When the media speaks of decoding genomes, I think there’s an assumption that the decoding is perfect. I know I did. Turns out that this is wrong, and that the mistakes and missed DNA is remarkably consistent – and has been dubbed Dark DNA. Biologist Adam Hargreaves describes the realization and subsequent hunt for the missing matter in NewScientist (10 March 2018, paywall):
[From the sidebar] These days, sequencing is largely automated, so the process is much faster. Multiple copies of a DNA strand are first chopped up at random into small fragments – usually between 100 and 150 bases long – which are then sequenced individually before being pieced back together by computer programs that match overlapping sections. But there’s a problem. This “next-generation” sequencing is not very good at deciphering stretches of DNA dominated by just two bases, such as G and C, because this makes it hard to reassemble overlapping fragments. As a result, we may have overlooked substantial chunks of DNA in the genomes sequenced to date. My colleagues and I have dubbed this “dark DNA”.
And so?
[From the main story] But we realised it might explain why the corresponding DNA appeared to be missing – standard sequencing technology is not very good at picking up sections of DNA with high levels of G and C. So we set out to reveal the elusive DNA in a different way: using caesium chloride ultracentrifugation. This involves spinning chopped-up DNA in a highly concentrated salt solution very fast – at least 40,000 revolutions per minute – for three days so that denser fragments, like those rich in GC bases, sink to the bottom. Having separated this out, we attempted to sequence it alone.

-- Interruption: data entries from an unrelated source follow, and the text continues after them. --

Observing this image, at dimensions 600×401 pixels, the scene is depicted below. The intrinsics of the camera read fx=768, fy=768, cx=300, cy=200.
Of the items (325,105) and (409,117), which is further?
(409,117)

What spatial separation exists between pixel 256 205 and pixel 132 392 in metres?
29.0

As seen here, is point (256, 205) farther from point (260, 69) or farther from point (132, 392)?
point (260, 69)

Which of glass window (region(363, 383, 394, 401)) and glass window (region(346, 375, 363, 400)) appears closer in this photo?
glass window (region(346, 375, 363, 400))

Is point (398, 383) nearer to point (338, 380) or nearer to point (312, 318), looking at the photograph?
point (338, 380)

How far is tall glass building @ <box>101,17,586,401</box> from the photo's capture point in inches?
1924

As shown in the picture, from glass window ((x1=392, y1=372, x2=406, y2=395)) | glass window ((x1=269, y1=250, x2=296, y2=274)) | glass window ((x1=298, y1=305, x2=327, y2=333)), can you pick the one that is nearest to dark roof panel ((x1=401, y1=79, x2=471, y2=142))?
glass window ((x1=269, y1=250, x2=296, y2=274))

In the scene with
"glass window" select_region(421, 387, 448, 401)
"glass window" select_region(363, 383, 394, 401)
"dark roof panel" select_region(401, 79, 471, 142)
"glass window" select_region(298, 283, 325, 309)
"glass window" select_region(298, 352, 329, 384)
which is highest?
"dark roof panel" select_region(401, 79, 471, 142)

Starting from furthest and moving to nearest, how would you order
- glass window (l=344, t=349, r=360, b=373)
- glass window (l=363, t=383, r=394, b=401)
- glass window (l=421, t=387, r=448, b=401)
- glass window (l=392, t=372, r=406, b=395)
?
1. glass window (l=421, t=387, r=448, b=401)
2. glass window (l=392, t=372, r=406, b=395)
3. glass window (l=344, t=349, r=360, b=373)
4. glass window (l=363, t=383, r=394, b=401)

It worked. What we found was a mutation hotspot – a region of DNA with an extraordinarily large number of mutations, many of them changes from A or T to G or C bases. Sand rat Pdx1, for example, contains more mutations than any other version of the gene we know of in the animal kingdom – resulting in a Pdx1 protein that, in just one key region that binds to DNA, has at least 15 amino acids differing from the normal version.
Ah! Not only are the “missing” DNA not easily detected by traditional methods, but they’re undergoing very fast mutations! A major piece of evolution occurring, and we couldn’t see it.
A great bit of detective work, if it holds up.